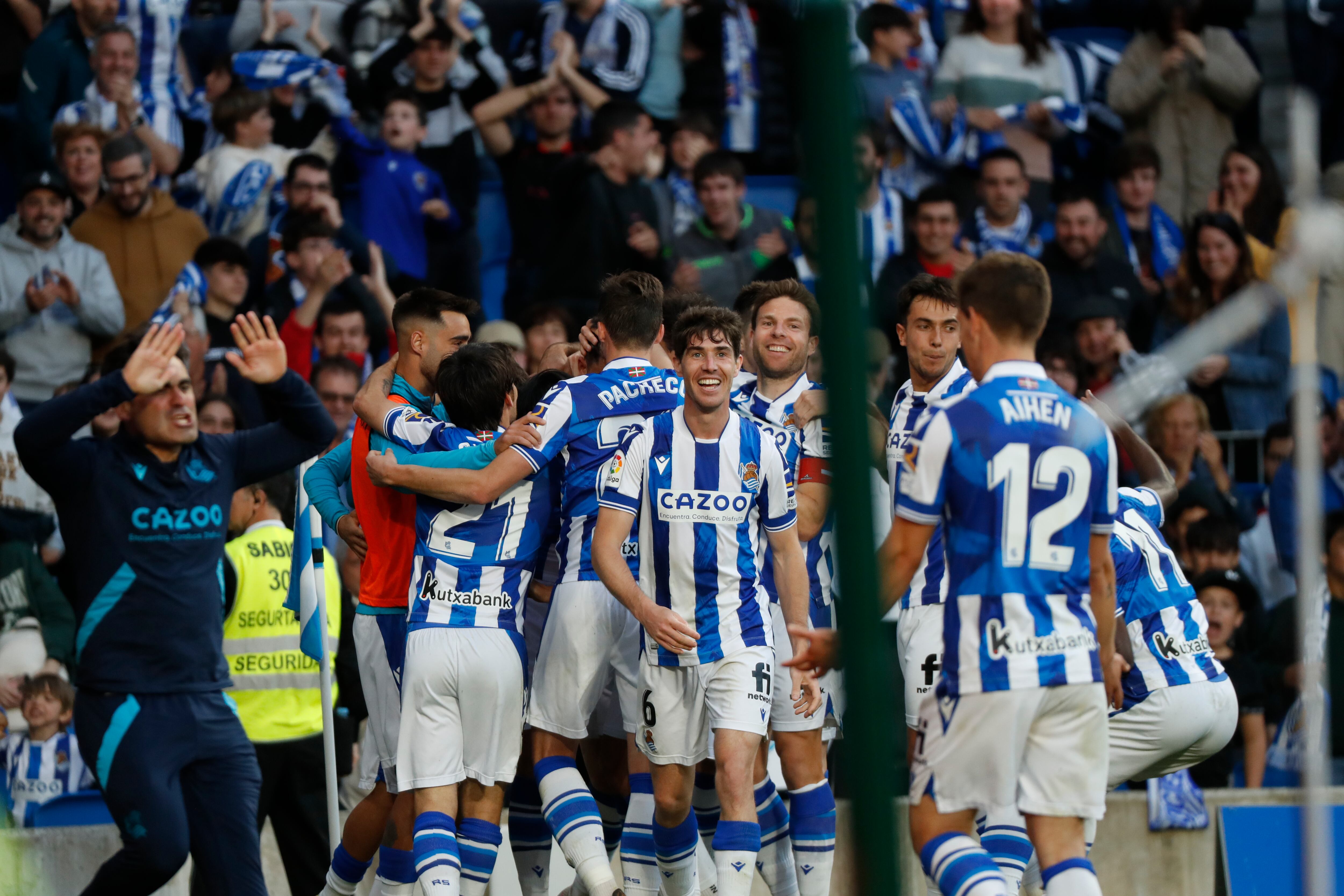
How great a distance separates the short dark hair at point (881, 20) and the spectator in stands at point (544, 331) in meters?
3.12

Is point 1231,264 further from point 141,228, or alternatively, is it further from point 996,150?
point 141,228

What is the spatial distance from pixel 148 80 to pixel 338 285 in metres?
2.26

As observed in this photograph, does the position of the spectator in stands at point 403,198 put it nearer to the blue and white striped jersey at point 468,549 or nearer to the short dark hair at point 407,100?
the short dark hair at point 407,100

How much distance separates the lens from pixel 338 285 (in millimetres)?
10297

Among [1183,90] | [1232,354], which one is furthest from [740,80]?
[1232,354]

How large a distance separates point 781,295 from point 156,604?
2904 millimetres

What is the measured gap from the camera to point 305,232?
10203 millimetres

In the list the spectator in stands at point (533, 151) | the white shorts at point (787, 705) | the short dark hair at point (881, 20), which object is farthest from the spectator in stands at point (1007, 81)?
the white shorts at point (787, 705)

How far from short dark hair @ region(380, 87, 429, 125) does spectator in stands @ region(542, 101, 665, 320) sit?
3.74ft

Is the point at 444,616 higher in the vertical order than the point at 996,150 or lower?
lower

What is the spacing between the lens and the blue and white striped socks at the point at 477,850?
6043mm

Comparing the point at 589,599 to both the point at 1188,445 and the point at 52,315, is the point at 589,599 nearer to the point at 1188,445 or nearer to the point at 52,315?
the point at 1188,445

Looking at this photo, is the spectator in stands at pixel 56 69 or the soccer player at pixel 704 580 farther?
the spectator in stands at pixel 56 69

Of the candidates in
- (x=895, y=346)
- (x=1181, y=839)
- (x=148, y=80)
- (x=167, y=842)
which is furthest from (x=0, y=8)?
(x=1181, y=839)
***
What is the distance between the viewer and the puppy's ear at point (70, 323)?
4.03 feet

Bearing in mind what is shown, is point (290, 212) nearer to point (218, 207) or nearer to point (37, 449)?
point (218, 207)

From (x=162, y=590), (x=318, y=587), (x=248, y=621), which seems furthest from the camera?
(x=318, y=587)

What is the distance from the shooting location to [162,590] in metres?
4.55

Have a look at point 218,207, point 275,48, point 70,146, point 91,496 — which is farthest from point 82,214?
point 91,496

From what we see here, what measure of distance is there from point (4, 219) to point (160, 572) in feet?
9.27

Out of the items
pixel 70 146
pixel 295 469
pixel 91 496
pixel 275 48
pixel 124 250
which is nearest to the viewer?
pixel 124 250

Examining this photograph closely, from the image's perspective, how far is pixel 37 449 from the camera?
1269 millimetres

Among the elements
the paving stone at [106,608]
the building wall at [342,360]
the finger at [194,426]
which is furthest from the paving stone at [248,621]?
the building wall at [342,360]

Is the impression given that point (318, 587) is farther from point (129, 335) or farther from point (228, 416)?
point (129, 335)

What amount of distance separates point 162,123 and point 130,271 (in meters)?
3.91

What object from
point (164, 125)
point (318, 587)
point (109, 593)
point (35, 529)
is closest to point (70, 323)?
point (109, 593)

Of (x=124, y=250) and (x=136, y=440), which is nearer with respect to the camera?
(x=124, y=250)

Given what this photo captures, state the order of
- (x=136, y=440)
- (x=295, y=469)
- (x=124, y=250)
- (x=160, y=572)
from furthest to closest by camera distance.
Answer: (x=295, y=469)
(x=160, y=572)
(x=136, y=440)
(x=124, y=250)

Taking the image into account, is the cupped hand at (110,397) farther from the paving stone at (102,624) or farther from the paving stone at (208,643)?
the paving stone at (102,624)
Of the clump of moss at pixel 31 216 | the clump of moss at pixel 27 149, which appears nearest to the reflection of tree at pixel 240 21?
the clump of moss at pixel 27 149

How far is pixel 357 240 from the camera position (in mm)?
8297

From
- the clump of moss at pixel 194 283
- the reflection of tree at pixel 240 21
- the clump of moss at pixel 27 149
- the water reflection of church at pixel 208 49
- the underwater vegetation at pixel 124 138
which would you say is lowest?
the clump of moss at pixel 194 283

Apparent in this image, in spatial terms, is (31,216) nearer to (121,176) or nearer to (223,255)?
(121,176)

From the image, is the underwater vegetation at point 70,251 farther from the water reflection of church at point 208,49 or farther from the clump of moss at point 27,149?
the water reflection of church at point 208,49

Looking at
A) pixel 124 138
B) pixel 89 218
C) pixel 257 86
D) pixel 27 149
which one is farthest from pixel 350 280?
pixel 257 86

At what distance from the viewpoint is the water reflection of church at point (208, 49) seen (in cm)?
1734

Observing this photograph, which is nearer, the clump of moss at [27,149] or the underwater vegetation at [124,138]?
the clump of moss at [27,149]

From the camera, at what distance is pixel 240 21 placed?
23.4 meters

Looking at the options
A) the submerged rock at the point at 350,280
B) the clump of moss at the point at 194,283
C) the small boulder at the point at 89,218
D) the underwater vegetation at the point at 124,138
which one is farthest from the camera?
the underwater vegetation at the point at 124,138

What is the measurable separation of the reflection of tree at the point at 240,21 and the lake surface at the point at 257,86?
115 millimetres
***
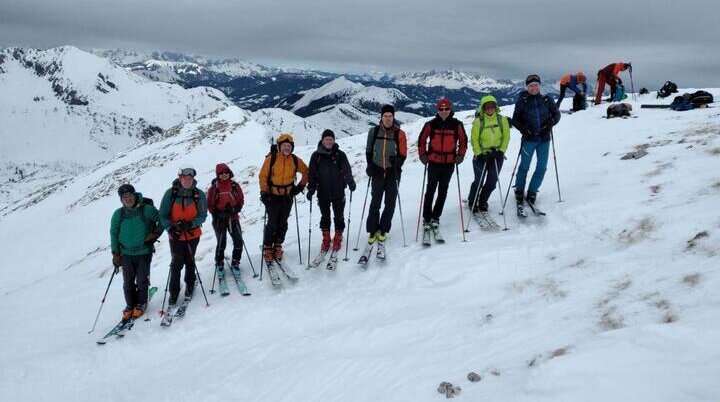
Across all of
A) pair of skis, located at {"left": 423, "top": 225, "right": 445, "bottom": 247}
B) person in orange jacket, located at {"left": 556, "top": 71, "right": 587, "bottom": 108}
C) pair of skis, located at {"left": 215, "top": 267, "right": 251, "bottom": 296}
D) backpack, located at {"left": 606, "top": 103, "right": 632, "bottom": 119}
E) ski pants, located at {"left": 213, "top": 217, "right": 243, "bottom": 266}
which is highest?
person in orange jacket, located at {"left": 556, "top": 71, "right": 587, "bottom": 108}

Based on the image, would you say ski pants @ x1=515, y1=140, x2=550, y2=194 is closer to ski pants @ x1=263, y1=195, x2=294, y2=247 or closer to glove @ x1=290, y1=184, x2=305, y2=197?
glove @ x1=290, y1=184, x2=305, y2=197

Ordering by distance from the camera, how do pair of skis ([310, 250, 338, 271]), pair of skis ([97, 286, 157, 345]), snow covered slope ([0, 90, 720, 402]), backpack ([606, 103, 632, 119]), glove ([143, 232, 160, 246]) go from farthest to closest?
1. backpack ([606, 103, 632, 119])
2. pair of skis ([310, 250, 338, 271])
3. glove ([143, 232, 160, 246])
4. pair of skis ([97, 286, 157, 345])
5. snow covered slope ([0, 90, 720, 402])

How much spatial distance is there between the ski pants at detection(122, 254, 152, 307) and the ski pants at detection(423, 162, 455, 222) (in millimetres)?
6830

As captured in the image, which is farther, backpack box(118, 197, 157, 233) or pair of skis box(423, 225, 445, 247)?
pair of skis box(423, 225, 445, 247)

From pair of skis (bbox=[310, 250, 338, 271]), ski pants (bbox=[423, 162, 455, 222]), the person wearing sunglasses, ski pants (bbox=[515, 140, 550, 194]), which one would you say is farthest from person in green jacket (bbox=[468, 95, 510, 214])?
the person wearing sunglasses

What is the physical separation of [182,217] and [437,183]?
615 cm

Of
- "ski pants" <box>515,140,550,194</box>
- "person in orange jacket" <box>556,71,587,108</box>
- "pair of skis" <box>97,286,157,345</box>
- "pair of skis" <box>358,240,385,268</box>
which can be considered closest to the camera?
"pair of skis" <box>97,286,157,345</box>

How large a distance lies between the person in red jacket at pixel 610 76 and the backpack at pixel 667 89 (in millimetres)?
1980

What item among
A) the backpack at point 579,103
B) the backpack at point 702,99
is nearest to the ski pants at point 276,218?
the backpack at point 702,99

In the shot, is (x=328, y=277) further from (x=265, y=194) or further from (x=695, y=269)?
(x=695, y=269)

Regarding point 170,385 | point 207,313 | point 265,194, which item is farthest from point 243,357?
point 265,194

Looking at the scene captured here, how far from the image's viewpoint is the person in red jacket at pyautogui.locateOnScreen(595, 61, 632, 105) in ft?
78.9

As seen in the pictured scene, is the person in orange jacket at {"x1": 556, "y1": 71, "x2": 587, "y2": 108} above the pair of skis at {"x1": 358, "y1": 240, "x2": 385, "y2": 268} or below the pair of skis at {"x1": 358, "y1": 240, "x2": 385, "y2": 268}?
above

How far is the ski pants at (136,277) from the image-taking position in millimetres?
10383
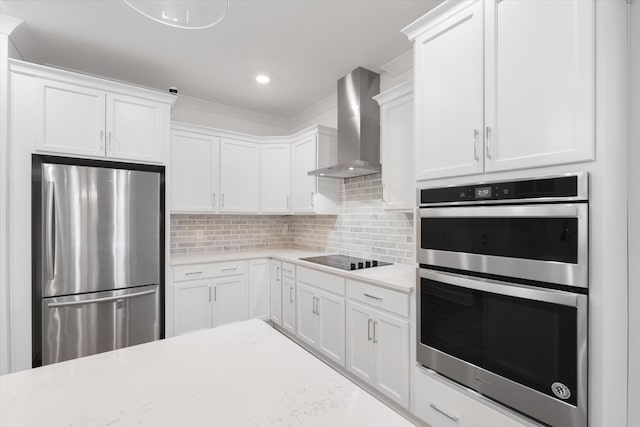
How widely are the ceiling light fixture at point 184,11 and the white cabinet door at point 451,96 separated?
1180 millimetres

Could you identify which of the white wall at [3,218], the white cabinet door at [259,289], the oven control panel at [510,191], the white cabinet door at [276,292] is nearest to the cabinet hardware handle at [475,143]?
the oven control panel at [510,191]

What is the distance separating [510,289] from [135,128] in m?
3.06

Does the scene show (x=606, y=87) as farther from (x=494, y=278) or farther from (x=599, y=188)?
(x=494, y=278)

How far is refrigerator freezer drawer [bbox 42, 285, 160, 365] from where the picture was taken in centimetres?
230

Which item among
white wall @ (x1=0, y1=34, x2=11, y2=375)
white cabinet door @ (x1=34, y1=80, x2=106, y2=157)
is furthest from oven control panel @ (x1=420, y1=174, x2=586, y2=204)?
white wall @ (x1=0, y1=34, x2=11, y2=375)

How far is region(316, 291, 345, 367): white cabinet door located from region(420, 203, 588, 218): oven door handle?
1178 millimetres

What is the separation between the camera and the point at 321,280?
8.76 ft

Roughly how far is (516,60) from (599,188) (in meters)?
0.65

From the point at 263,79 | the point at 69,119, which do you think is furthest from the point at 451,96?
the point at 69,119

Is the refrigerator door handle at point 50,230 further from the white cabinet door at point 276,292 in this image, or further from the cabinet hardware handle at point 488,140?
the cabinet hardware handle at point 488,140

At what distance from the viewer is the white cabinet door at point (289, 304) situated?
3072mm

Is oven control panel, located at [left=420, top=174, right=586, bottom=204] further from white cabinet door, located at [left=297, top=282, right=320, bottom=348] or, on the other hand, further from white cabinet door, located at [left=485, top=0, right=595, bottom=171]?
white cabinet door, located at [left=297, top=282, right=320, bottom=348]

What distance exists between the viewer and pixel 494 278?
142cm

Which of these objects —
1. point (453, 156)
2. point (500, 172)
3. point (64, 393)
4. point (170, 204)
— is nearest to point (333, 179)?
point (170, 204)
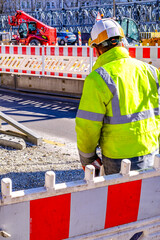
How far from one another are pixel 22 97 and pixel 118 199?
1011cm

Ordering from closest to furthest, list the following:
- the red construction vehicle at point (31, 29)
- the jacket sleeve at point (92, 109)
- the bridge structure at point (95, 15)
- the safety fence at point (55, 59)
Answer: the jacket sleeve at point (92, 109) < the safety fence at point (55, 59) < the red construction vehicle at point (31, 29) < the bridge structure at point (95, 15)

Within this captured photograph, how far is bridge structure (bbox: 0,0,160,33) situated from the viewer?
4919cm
***
*Task to complete*. Which lines in the items above contain the word "feet"? Pull out each one in full.

*Exercise response*.
4.03 feet
From what we see here, what measure of distance is there from point (4, 219) to point (160, 572) in feet?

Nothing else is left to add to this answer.